Task to carry out → Extract from the listing below each line that contains the word "these", and copy every such line in full.

--- BEGIN Data ---

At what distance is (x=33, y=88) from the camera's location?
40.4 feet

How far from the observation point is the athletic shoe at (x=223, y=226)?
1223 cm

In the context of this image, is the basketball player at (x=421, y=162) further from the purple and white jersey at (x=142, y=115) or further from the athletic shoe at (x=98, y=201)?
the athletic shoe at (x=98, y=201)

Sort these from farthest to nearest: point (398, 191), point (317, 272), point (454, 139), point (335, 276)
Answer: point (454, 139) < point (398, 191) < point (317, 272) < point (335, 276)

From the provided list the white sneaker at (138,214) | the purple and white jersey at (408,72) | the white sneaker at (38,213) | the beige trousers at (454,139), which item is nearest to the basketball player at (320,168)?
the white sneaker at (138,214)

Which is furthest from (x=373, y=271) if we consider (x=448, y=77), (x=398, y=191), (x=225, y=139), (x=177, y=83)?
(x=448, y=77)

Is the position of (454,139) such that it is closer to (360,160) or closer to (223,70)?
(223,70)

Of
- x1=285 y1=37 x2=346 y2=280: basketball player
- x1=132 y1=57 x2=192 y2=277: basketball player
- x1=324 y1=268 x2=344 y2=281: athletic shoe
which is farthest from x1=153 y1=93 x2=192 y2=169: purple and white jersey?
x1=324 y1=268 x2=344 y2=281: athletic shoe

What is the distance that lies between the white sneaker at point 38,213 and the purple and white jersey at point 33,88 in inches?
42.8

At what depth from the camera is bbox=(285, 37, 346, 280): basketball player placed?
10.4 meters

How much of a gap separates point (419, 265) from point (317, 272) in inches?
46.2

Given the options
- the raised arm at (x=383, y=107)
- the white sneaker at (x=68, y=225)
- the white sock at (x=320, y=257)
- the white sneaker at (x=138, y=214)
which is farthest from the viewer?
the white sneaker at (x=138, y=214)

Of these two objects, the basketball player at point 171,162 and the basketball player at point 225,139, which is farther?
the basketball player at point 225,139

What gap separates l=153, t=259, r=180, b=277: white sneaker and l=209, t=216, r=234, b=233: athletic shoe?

--- END Data ---
--- BEGIN Data ---

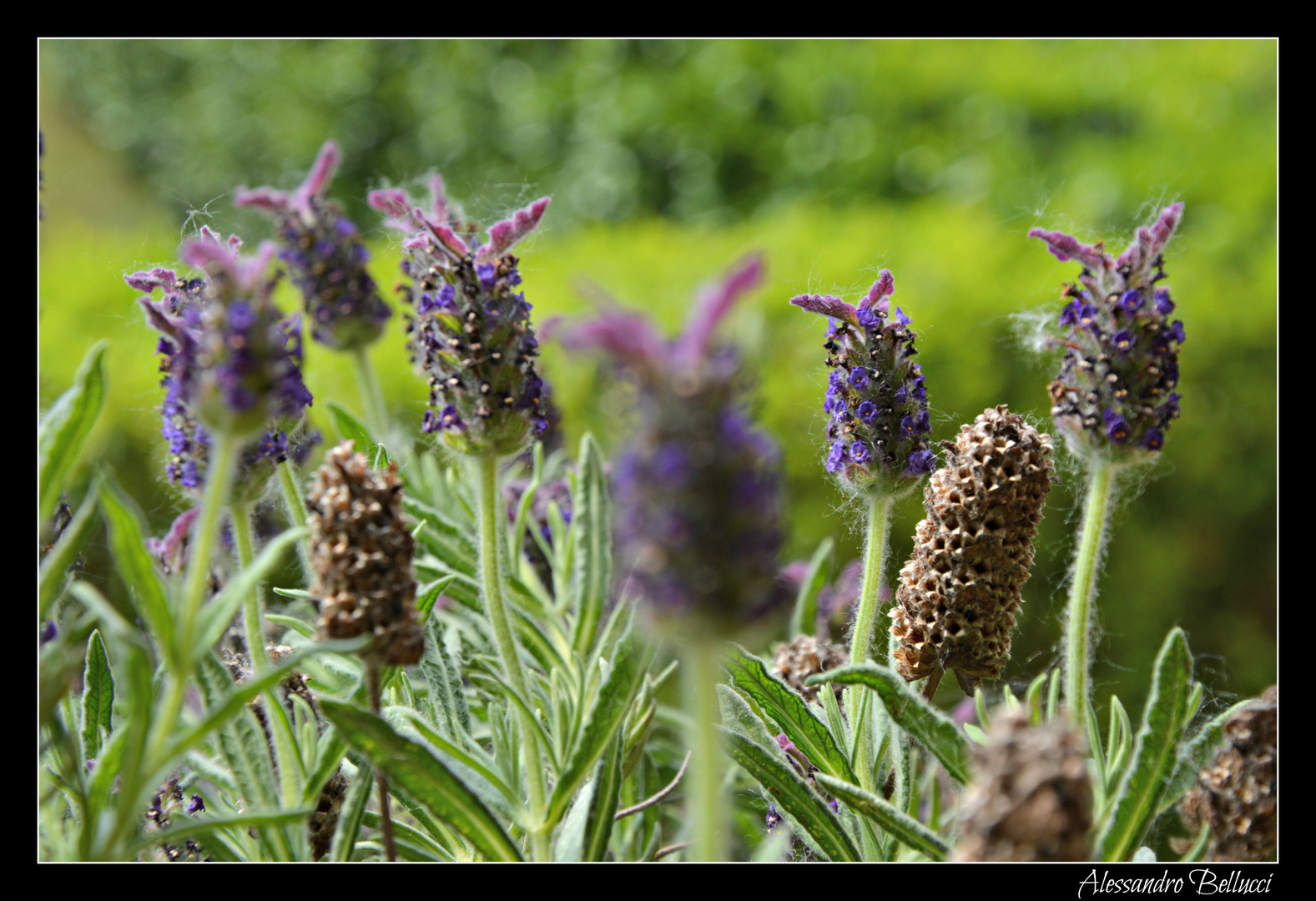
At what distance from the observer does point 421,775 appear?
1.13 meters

--- END Data ---

Right answer →
Sort these from farthest to nearest: point (398, 191), point (317, 272), point (454, 139), point (335, 276)
Of these two objects, the basketball player at point 171,162 and the basketball player at point 225,139, which is farther?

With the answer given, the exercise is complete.